What you need to do:
(1) In the animal rights essay, replace "preborn humans" with "unborn humans" and write out the passage again, starting at "John Stuart Mill" and ending at "territoriality, and cooperation.".
(2) Write the next part of the animal rights essay, picking up after its final sentence.

Source:
*-*-*
John Stuart Mill wrote: "The reasons for legal intervention in favor of children apply not less strongly to the case of those unfortunate slaves--the animals."

A rational case exists for the rights of preborn humans. The case for animal rights is stronger and more readily apparent. Animals are highly complex creatures, possessing a brain, a central nervous system and a sophisticated mental life. Animals actually suffer at the hands of their human tormentors and exhibit such "human" behaviors and feelings as fear and physical pain, defense of their children, pair bonding, group/tribal loyalty, grief at the loss of loved ones, joy, jealousy, competition, territoriality, and cooperation.

Dr. Tom Regan, the foremost intellectual leader of the animal rights movement and author of The Case for Animal Rights, notes that animals "have beliefs and desires; perception, memory, and a sense of the future, including their own future; and emotional life together with feelings of pleasure and pain; preference and welfare interests; the ability to initiate action in pursuit of their desires and goals; a psychophysical identity over time; and an individual welfare in the sense that their experiential life fares well or ill for them, logically independent of their utility for others and logically independent of their being the object of anyone else's interests."

Dr. Regan has pointed out that the animal rights movement is a part of (rather than apart from) the human rights movement. The campaign for animal rights is secular social and moral progress. The crusade to abolish every kind of animal exploitation and cruelty--including killing animals for food or "sport"--can in no way be equated with religious "dietary laws," "sacred cows," or various forms of "ritual slaughter."
*-*-*
Source data:
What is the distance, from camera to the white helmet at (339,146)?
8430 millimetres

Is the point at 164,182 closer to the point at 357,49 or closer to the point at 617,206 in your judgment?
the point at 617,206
*-*-*
Results:
(1)
John Stuart Mill wrote: "The reasons for legal intervention in favor of children apply not less strongly to the case of those unfortunate slaves--the animals."

A rational case exists for the rights of unborn humans. The case for animal rights is stronger and more readily apparent. Animals are highly complex creatures, possessing a brain, a central nervous system and a sophisticated mental life. Animals actually suffer at the hands of their human tormentors and exhibit such "human" behaviors and feelings as fear and physical pain, defense of their children, pair bonding, group/tribal loyalty, grief at the loss of loved ones, joy, jealousy, competition, territoriality, and cooperation.

(2)
The animal rights movement is comparable to the abolitionist movement that ended human slavery, the women's rights movement, the labor movement, and the various campaigns against poverty, racism, drunk driving, child abuse, rape and nuclear power. A number of the early American feminists, including Lucy Stone, Amelia Bloomer, Susan B. Anthony, and Elizabeth Cady Stanton, were connected with the 19th century animal welfare movement. Together with Horace Greeley, the reforming, anti-slavery editor of The Tribune, they would meet to toast "Women's Rights and Vegetarianism."

With the power of the religious right and a Republican president has come concern in liberal circles for the separation of church and state. On the abortion issue, Catholics, fundamentalists and "born-again" Christians appear to be imposing their morality upon the rest of our secular society.

The animal rights movement, however, is a secular and nonsectarian campaign, comparable to women's rights or civil rights...but again, one which could use the inspiration, blessings and support of organized religion.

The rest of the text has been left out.